| Problem to work on |
Lay out the data from the line with "How far is the" to the line with "Answer: (x=194, y=169)" as a Markdown table with the columns Row and Data line, one row per nonblank line. Leave the pictures out.

| Records supplied |
##############################
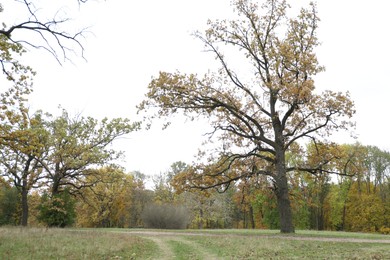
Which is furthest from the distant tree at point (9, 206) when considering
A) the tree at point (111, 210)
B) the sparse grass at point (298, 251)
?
the sparse grass at point (298, 251)

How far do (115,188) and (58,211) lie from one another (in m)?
20.3

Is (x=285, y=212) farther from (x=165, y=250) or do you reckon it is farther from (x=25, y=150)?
(x=25, y=150)

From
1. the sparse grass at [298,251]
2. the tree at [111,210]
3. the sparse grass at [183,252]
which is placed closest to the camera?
the sparse grass at [298,251]

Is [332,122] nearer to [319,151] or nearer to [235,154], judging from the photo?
[319,151]

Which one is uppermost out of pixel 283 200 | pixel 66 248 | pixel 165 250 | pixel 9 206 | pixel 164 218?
pixel 283 200

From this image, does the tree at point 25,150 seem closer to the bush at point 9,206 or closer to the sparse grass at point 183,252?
the sparse grass at point 183,252

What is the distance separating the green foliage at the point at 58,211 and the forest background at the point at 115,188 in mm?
80

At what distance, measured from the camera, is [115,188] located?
49.0 m

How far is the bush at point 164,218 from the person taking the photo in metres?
40.4

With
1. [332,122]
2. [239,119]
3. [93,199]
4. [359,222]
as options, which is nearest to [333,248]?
[332,122]

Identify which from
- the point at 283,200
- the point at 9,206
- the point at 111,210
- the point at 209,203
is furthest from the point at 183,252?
the point at 111,210

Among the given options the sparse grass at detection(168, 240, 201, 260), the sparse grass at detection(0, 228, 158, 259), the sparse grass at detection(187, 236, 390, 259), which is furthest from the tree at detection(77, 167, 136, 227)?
the sparse grass at detection(187, 236, 390, 259)

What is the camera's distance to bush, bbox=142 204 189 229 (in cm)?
4044

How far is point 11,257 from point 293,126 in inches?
745
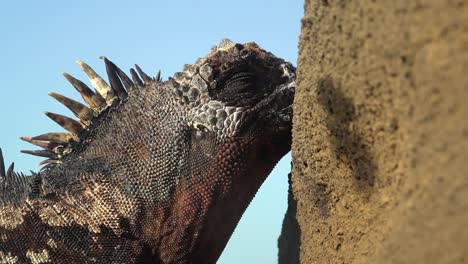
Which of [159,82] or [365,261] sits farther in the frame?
[159,82]

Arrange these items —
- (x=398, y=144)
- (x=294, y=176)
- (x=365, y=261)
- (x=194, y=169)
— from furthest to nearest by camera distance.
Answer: (x=194, y=169) < (x=294, y=176) < (x=365, y=261) < (x=398, y=144)

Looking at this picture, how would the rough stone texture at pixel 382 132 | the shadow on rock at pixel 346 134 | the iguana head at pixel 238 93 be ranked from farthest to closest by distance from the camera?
the iguana head at pixel 238 93, the shadow on rock at pixel 346 134, the rough stone texture at pixel 382 132

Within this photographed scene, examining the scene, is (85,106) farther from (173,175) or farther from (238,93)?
(238,93)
##############################
| Exercise output |
| Row | Data line |
|---|---|
| 1 | How far is the bush at point 164,218 from the person taking the photo in metres? |
| 2 | 40.4 |
| 3 | With |
| 4 | 1. [332,122] |
| 5 | 2. [239,119] |
| 6 | 3. [93,199] |
| 7 | 4. [359,222] |
| 8 | as options, which is nearest to [333,248]? |
| 9 | [332,122] |
| 10 | Identify which from |
| 11 | - the point at 283,200 |
| 12 | - the point at 9,206 |
| 13 | - the point at 111,210 |
| 14 | - the point at 209,203 |
| 15 | is furthest from the point at 183,252? |
| 16 | the point at 111,210 |
| 17 | Among the given options the sparse grass at detection(168, 240, 201, 260), the sparse grass at detection(0, 228, 158, 259), the sparse grass at detection(187, 236, 390, 259), which is furthest from the tree at detection(77, 167, 136, 227)? |
| 18 | the sparse grass at detection(187, 236, 390, 259) |
| 19 | What is the camera's distance to bush, bbox=142 204 189 229 (in cm)? |
| 20 | 4044 |
| 21 | How far is point 11,257 from point 293,126 in inches? |
| 22 | 745 |
| 23 | Which of [159,82] or [365,261] sits farther in the frame? |
| 24 | [159,82] |
| 25 | Arrange these items — |
| 26 | - (x=398, y=144) |
| 27 | - (x=294, y=176) |
| 28 | - (x=365, y=261) |
| 29 | - (x=194, y=169) |
| 30 | — from furthest to nearest by camera distance. |
| 31 | Answer: (x=194, y=169) < (x=294, y=176) < (x=365, y=261) < (x=398, y=144) |